We implement appropriate technical and organisational measures, including: access controls and authentication; encryption of personal data in transit and at rest; EU-based hosting of your account data and memory; logical separation of customer data; an action/audit log; and processes to restore availability after an incident. We review these measures and may update them, provided the level of protection is not reduced.

5. Sub-processors

5.1. You give general authorisation for us to engage sub-processors to provide the Service. Our current sub-processors are listed in the Sub-processor List, with their role and location.

5.2. We impose data-protection obligations on each sub-processor that are no less protective than this DPA, and we remain responsible for their performance.

5.3. We will inform you of intended changes to sub-processors (by updating the Sub-processor List and, where you ask, by notice), giving you a chance to object on reasonable data-protection grounds.

6. Assistance with data-subject rights

Taking account of the nature of the processing, we will assist you by appropriate technical and organisational measures, insofar as possible, to respond to requests from data subjects exercising their rights (access, rectification, erasure, restriction, portability, objection). Where a data subject contacts us directly about Customer Personal Data, we will refer them to you, unless the law requires otherwise.

7. Audits

We will make available the information reasonably necessary to demonstrate compliance with Article 28 and allow for and contribute to audits, including inspections, conducted by you or an auditor you mandate. Audits take place on reasonable prior notice, no more than once a year except where required by a supervisory authority or following a personal-data breach, during business hours, and without unreasonable disruption to the Service.

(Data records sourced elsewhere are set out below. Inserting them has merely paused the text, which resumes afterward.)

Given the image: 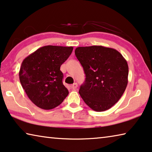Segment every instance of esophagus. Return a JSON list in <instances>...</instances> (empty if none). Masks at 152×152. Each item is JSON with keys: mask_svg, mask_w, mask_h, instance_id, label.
Returning <instances> with one entry per match:
<instances>
[{"mask_svg": "<svg viewBox=\"0 0 152 152\" xmlns=\"http://www.w3.org/2000/svg\"><path fill=\"white\" fill-rule=\"evenodd\" d=\"M77 87H78V84H77V83H74L73 85H72V86H71V88L72 89H75Z\"/></svg>", "mask_w": 152, "mask_h": 152, "instance_id": "1", "label": "esophagus"}]
</instances>
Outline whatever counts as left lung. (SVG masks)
Masks as SVG:
<instances>
[{
    "label": "left lung",
    "mask_w": 152,
    "mask_h": 152,
    "mask_svg": "<svg viewBox=\"0 0 152 152\" xmlns=\"http://www.w3.org/2000/svg\"><path fill=\"white\" fill-rule=\"evenodd\" d=\"M75 55L86 76L79 90L82 99L96 112L109 110L121 98L128 84L126 59L117 50L103 46L77 47Z\"/></svg>",
    "instance_id": "8db88e82"
}]
</instances>
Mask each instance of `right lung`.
Listing matches in <instances>:
<instances>
[{
  "label": "right lung",
  "instance_id": "1",
  "mask_svg": "<svg viewBox=\"0 0 152 152\" xmlns=\"http://www.w3.org/2000/svg\"><path fill=\"white\" fill-rule=\"evenodd\" d=\"M73 47L48 45L23 59L20 80L29 99L37 107L51 110L63 102L69 91L64 85L60 67L71 55Z\"/></svg>",
  "mask_w": 152,
  "mask_h": 152
}]
</instances>
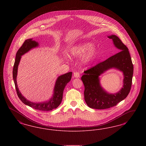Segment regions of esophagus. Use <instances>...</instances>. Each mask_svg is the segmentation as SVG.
I'll use <instances>...</instances> for the list:
<instances>
[{
  "instance_id": "1",
  "label": "esophagus",
  "mask_w": 146,
  "mask_h": 146,
  "mask_svg": "<svg viewBox=\"0 0 146 146\" xmlns=\"http://www.w3.org/2000/svg\"><path fill=\"white\" fill-rule=\"evenodd\" d=\"M74 76L76 78H79L80 76V73L78 72H75L74 73Z\"/></svg>"
}]
</instances>
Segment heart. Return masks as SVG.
Wrapping results in <instances>:
<instances>
[{
	"mask_svg": "<svg viewBox=\"0 0 146 146\" xmlns=\"http://www.w3.org/2000/svg\"><path fill=\"white\" fill-rule=\"evenodd\" d=\"M94 45L91 42H83L71 47L70 53L72 57L84 55L83 62L88 63L92 60L97 53V50L93 48Z\"/></svg>",
	"mask_w": 146,
	"mask_h": 146,
	"instance_id": "obj_1",
	"label": "heart"
}]
</instances>
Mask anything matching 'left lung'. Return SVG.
Returning a JSON list of instances; mask_svg holds the SVG:
<instances>
[{
  "label": "left lung",
  "mask_w": 146,
  "mask_h": 146,
  "mask_svg": "<svg viewBox=\"0 0 146 146\" xmlns=\"http://www.w3.org/2000/svg\"><path fill=\"white\" fill-rule=\"evenodd\" d=\"M112 39L119 52L105 61L101 62L87 71L81 77L84 86V100L92 109H105L116 106L127 96L131 88L133 65L127 46L117 36H108ZM114 68L123 72V87L115 94H109L101 87L99 76L106 71Z\"/></svg>",
  "instance_id": "obj_1"
}]
</instances>
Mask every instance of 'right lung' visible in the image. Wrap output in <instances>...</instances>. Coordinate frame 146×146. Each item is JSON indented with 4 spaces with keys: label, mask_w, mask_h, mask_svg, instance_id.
<instances>
[{
    "label": "right lung",
    "mask_w": 146,
    "mask_h": 146,
    "mask_svg": "<svg viewBox=\"0 0 146 146\" xmlns=\"http://www.w3.org/2000/svg\"><path fill=\"white\" fill-rule=\"evenodd\" d=\"M38 45L39 44L37 42L33 40L32 38H30L26 40L22 44V46L18 50L17 53L16 54V57L13 69L14 82L18 97L25 104L31 106V108L38 110H52L54 109L57 108L58 106L60 104L62 99V95L64 88L67 84V83H68L70 81L72 78V72L58 76L57 79L56 81V84L53 90V96L51 97V98L50 99V100L48 101L42 103H34L27 100L25 97L22 96L21 93H20L19 89L18 88L17 82L18 65L19 64L21 56L25 53L28 52L31 49L38 46Z\"/></svg>",
    "instance_id": "add662e5"
}]
</instances>
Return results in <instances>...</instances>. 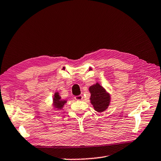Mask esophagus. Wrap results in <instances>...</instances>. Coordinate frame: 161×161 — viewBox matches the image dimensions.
<instances>
[{"label": "esophagus", "mask_w": 161, "mask_h": 161, "mask_svg": "<svg viewBox=\"0 0 161 161\" xmlns=\"http://www.w3.org/2000/svg\"><path fill=\"white\" fill-rule=\"evenodd\" d=\"M75 100H78V101L82 100V99H83V96H82L81 95H77V96H75Z\"/></svg>", "instance_id": "1"}]
</instances>
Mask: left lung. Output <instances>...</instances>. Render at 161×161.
<instances>
[{
    "label": "left lung",
    "mask_w": 161,
    "mask_h": 161,
    "mask_svg": "<svg viewBox=\"0 0 161 161\" xmlns=\"http://www.w3.org/2000/svg\"><path fill=\"white\" fill-rule=\"evenodd\" d=\"M89 91L91 94L90 99L94 109L99 113L106 110L110 102V95L106 90L99 83H97L89 88Z\"/></svg>",
    "instance_id": "left-lung-1"
}]
</instances>
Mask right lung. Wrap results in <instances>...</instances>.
I'll use <instances>...</instances> for the list:
<instances>
[{
    "label": "right lung",
    "instance_id": "obj_1",
    "mask_svg": "<svg viewBox=\"0 0 161 161\" xmlns=\"http://www.w3.org/2000/svg\"><path fill=\"white\" fill-rule=\"evenodd\" d=\"M66 103V100H62L61 97L59 95V92H56L53 97V105L55 108H58V109H62L63 108L64 105Z\"/></svg>",
    "mask_w": 161,
    "mask_h": 161
}]
</instances>
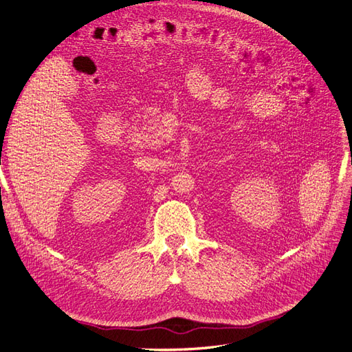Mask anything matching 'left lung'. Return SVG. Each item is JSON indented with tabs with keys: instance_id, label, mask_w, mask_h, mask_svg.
<instances>
[{
	"instance_id": "1",
	"label": "left lung",
	"mask_w": 352,
	"mask_h": 352,
	"mask_svg": "<svg viewBox=\"0 0 352 352\" xmlns=\"http://www.w3.org/2000/svg\"><path fill=\"white\" fill-rule=\"evenodd\" d=\"M351 164H352V162H351Z\"/></svg>"
}]
</instances>
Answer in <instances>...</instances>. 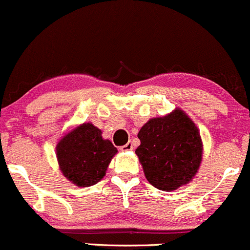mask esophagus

8. International transfers

Where providing the Service involves a transfer of Customer Personal Data outside the EEA (for example AI inference or the WhatsApp channel), we rely on a lawful transfer mechanism under Chapter V GDPR (an adequacy decision or Standard Contractual Clauses, with supplementary measures where appropriate). The Sub-processor List states the location and transfer basis for each sub-processor.

9. Deletion or return

On termination of the Service, at your choice and on request, we will delete or return the Customer Personal Data and delete existing copies, unless EU or member-state law requires us to keep it. You may request an export before access ends; your server and your data stay yours.

10. Breach notification

We will notify you without undue delay after becoming aware of a personal-data breach affecting Customer Personal Data, and will provide the information you reasonably need to meet your own notification obligations.

11. Liability and precedence

Liability under this DPA is subject to the limitations in the Terms of Service, to the extent permitted by law. If there is a conflict between this DPA and the rest of the Terms on the processing of Customer Personal Data, this DPA prevails.

12. Contact

HumanOps B.V., Amsterdam, 1091EE, Netherlands. Email: hello@intakto.eu. KvK number: [KvK number - to be added]. VAT/BTW number: [BTW number - to be added].

This document is provided for information and is not legal advice.